Verfahrensgang

LSG Nordrhein-Westfalen (Urteil vom 19.10.2016; Aktenzeichen L 8 R 880/15)

SG Dortmund (Entscheidung vom 11.09.2015; Aktenzeichen S 34 R 1135/14)

 

Tenor

Die Beschwerde der Klägerin gegen die Nichtzulassung der Revision in dem Urteil des Landessozialgerichts Nordrhein-Westfalen vom 19. Oktober 2016 wird als unzulässig verworfen.

Die Klägerin trägt die Kosten des Beschwerdeverfahrens mit Ausnahme der Kosten der Beigeladenen.

Der Streitwert wird auf 39 384,93 Euro festgesetzt.

 

Gründe

I

In dem der Nichtzulassungsbeschwerde zugrundeliegenden Rechtsstreit streiten die Beteiligten darüber, ob die Klägerin für die Zeit vom 25.8.2009 bis zum 31.12.2012 Sozialversicherungsbeiträge und Säumniszuschläge in Höhe von insgesamt 39 384,93 Euro zu zahlen hat, weil die Beigeladene zu 2. in ihrer Eigenschaft als Gesellschafterin-Geschäftsführerin der Klägerin aufgrund einer Beschäftigung der Versicherungspflicht in der gesetzlichen Rentenversicherung und nach dem Recht der Arbeitsförderung unterlag (Bescheid vom 26.11.2013 in der Gestalt des Widerspruchsbescheids vom 6.6.2014). Das SG Dortmund hat die Klage abgewiesen (Urteil vom 11.9.2015), das LSG Nordrhein-Westfalen hat die Berufung zurückgewiesen (Urteil vom 19.10.2016). Gegen die Nichtzulassung der Revision wendet sich die Klägerin mit ihrer Beschwerde.

> AUFGABE 1
Stimmen diese Aussagen mit dem Auszug überein? Antworte jeweils mit Ja oder Nein und zitiere die entscheidenden Worte des Auszugs wörtlich: (a) Das SG Dortmund hat der Klage stattgegeben. (b) Der Streitwert beträgt 39 384,93 Euro. (c) Die Klägerin muss auch die Kosten der Beigeladenen tragen.
> AUFGABE 2
Schreibe den Auszug zur Nichtzulassungsbeschwerde im Anschluss an seinen letzten Satz weiter.
Die Zeilen im Anschluss werden hier nicht gebraucht.

> GESAMMELTES MATERIAL
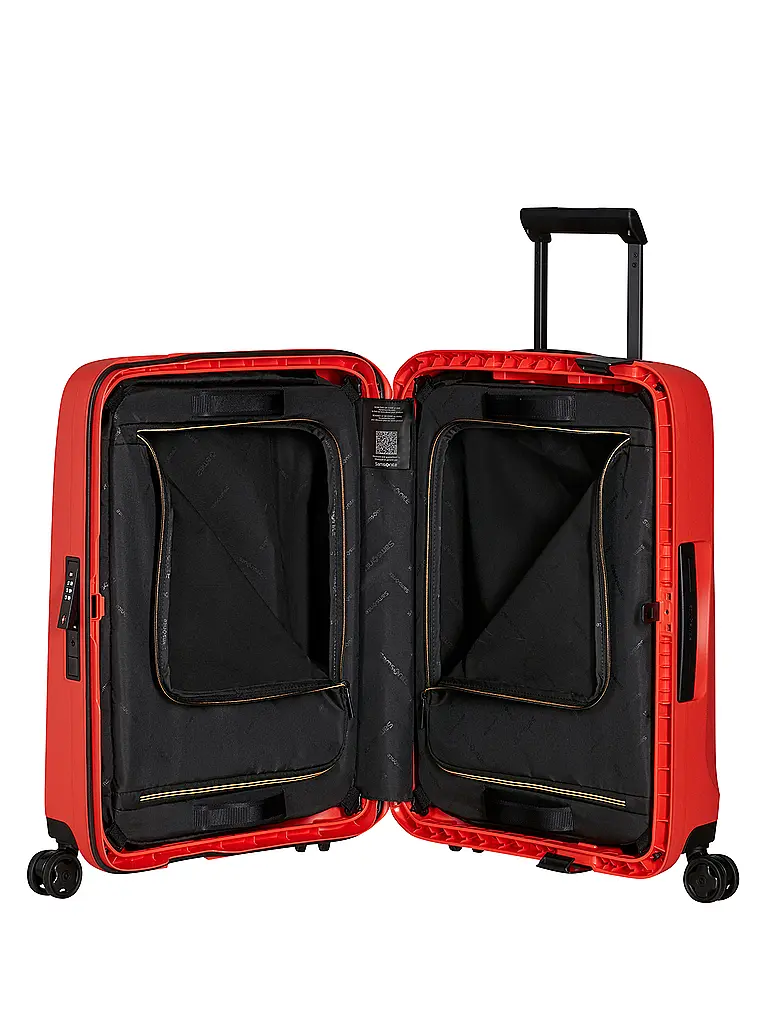 SAMSONITE | Trolley ESSENS SPINNER 55cm Lava | orange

> ANTWORTFELD 1
(a) Nein: „Das SG Dortmund hat die Klage abgewiesen (Urteil vom 11.9.2015)“
(b) Ja: „Der Streitwert wird auf 39 384,93 Euro festgesetzt.“
(c) Nein: „Die Klägerin trägt die Kosten des Beschwerdeverfahrens mit Ausnahme der Kosten der Beigeladenen.“

> ANTWORTFELD 2
II

Die Beschwerde gegen die Nichtzulassung der Revision in der angefochtenen Entscheidung des LSG ist als unzulässig zu verwerfen (§ 160a Abs 4 S 1 Halbs 2 iVm § 169 SGG). Die Klägerin hat entgegen § 160a Abs 2 S 3 SGG die geltend gemachten Zulassungsgründe der grundsätzlichen Bedeutung der Rechtssache (§ 160 Abs 2 Nr 1 SGG) und der Divergenz (§ 160 Abs 2 Nr 2 SGG) nicht hinreichend dargelegt oder bezeichnet.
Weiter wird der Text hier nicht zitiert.